Addiction Recovery Step 1: Powerlessness
- Zach Moore
- May 26, 2025
- 3 min read
There is a reason that Step 1 is powerlessness. For a number of years I tried to beat addiction on my own. In the morning I would say to myself, "Last night was the last night." For the first 4-5 hours of the day I would remain "strong" against the addiction. By mid-day I would be back to the liquor store to buy alcohol again. The number of hours I "held firm" against alcohol continued to grow shorter and shorter over the years until there was hardly any time of the day when I was sober.
This false sense of power against addiction is what led to my destruction over the years. The idea that I had any power over alcohol was the catalyst for keeping me in addiction.
On October 2, 2020 I called off work. Allie went to work and the kids went to her parents. By 11:00am I was drunk. By the time Allie got home I could barely form a sentence. After years of being "in control" of my addiction I finally just remember telling Allie, "I need to get help."
For years I had told her i would get help or that I was getting help. That charade went on and I never REALLY got help. I would go to AA meetings and sometimes I'd go in. Sometimes I'd drink in the parking lot while Life 360 showed I was at a meeting. I did outpatient rehab. Sometimes I'd go. Sometimes I'd sit in the parking lot drinking.
On October 2 when I said I needed help - I really meant it. I finally realized that I had absolutely no power over alcohol. I called a pastor friend of mine who, in my opinion, God used to save my life and my marriage. I cried over the phone with him and he sent me a friends number who worked at a rehab facility. I called this complete stranger and could barely say words as I cried. Admitting powerlessness was one of the most defeating experiences of my life.
There is more to the story but, in short, the reason i bring up powerlessness is because I, like many others didn't udnerstand what Powerlessness meant. Powerlessness seemed weak. Powerlessness seemed like a cop out, as though I was avoiding responsibility. Step 1 in the alcoholics anonymous program reads:
"We admitted we were powerless over alcohol — that our lives had become unmanageable."

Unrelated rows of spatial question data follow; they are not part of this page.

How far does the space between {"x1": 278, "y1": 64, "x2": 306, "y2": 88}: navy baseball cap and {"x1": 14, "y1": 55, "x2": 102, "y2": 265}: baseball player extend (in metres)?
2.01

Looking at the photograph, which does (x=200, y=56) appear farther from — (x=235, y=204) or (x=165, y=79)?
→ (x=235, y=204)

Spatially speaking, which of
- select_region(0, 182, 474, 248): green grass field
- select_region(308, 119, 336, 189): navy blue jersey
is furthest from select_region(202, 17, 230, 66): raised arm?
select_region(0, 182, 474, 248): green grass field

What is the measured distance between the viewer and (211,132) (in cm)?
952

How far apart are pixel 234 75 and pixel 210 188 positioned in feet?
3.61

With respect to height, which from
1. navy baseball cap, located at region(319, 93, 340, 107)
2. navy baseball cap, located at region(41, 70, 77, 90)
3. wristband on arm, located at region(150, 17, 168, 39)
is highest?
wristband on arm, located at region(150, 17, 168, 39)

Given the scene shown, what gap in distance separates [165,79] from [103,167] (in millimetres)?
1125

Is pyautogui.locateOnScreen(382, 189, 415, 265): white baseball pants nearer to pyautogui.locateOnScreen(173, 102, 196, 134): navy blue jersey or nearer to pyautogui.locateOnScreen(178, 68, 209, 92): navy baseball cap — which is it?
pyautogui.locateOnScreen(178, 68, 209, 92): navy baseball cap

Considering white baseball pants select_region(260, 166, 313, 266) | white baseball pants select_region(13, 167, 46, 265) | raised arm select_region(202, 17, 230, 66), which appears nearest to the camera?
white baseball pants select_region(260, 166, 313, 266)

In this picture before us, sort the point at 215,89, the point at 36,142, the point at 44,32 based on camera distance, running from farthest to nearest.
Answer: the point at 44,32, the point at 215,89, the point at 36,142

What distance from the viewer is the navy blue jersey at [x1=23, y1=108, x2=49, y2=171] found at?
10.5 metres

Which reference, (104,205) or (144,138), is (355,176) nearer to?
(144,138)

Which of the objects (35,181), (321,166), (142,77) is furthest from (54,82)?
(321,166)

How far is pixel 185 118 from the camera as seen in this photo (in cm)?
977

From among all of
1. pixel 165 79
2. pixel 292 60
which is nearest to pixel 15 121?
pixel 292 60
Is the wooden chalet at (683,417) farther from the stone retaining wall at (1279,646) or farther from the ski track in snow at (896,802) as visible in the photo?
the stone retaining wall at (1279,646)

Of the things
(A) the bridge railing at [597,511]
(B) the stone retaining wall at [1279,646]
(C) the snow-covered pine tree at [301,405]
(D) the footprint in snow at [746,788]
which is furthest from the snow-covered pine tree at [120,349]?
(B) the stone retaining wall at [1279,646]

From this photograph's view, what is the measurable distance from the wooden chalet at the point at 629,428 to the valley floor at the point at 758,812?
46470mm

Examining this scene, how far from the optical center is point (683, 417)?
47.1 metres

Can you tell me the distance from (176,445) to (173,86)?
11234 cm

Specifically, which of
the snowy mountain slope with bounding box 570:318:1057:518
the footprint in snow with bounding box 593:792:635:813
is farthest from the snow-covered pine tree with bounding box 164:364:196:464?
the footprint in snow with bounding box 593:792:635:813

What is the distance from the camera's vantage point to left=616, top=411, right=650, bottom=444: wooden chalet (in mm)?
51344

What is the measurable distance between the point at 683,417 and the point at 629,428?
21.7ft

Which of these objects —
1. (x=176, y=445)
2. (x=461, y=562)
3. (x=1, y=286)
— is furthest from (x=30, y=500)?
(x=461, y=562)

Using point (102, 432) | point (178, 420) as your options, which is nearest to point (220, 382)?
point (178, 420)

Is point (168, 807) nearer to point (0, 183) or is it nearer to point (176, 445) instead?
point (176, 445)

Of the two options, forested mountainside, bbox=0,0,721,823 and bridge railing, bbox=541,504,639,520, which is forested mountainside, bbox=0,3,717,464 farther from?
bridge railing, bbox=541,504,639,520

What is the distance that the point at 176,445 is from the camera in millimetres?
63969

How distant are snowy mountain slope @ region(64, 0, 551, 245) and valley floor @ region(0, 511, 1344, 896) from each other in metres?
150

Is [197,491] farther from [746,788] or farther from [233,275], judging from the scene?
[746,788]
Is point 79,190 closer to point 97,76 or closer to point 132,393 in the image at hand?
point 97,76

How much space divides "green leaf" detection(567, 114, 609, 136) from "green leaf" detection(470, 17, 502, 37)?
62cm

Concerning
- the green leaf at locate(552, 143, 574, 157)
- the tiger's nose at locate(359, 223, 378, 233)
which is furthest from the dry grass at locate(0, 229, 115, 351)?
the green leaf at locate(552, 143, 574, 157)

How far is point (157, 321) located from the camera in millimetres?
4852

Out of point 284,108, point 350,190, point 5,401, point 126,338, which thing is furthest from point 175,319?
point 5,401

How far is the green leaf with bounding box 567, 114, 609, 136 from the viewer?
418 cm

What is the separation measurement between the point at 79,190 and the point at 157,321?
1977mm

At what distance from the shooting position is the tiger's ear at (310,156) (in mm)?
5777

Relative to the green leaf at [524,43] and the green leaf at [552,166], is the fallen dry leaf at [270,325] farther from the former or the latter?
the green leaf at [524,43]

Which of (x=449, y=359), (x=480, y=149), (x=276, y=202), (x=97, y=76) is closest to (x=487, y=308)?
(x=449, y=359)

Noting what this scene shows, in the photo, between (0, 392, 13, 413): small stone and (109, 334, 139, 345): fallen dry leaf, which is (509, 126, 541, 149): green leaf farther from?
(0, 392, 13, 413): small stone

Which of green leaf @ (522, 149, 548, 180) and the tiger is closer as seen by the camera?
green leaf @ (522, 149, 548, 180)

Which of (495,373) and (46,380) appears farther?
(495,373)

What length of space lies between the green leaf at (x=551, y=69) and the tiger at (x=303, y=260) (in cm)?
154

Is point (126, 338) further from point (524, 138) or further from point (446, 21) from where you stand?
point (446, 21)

Alcoholism, like any addiction, is a symptom...not the problem. The problem, for me, was deep rooted in childhood issues. That conversation is for another time. BUT the primary problem, for me, is the way that I dealt with guilt. I continually turned guilt into shame.
Guilt is the fact that I have done something wrong and feeling remorse for it.
Shame is having a low self-worth as a result of my guilt (or even just as a result of my life in general).
I easily looked at the wrong I have done and equated it to low self-worth. This shame cycle kept me from the key component of human existence. Repentance.
Repentance, acknowledgement of guilt, breaks the shame cycle because repentance is restorative. Repentance restores relationships.
When we admit we are powerless over alcohol (or sugar or drugs or social media, etc.,) we are admitting our guilt. Our lives are unmanageable on our own.
And when we admit powerlessness, we inevitably, defer to a higher power in being our guide and hope. When we admit powerlessness we change from looking inward for the answer to our problems - to looking outward. We look beyond ourselves and finally start to actually see God.
For many years, in addiction, I loved to theologize about God but I never did anything with the information. In reality, I made myself my own God who was the arbiter of truth.
In admitting I was powerless and my life was unmanageable - I finally looked outward to the God of the universe. I finally started looking to others for help - in a sense of community. In short, I finally started living life as it is intended to be lived.
The whole of the Christian life can be summed up in one word. Repentance. Repentance is an acknowledgement of powerlessness and, without repentance, our lives become unmanageable.
I pray for all of us, addicts or not, to seek repentance today. To get out of our shame cycles and seek restoration in relationship...with God and with others.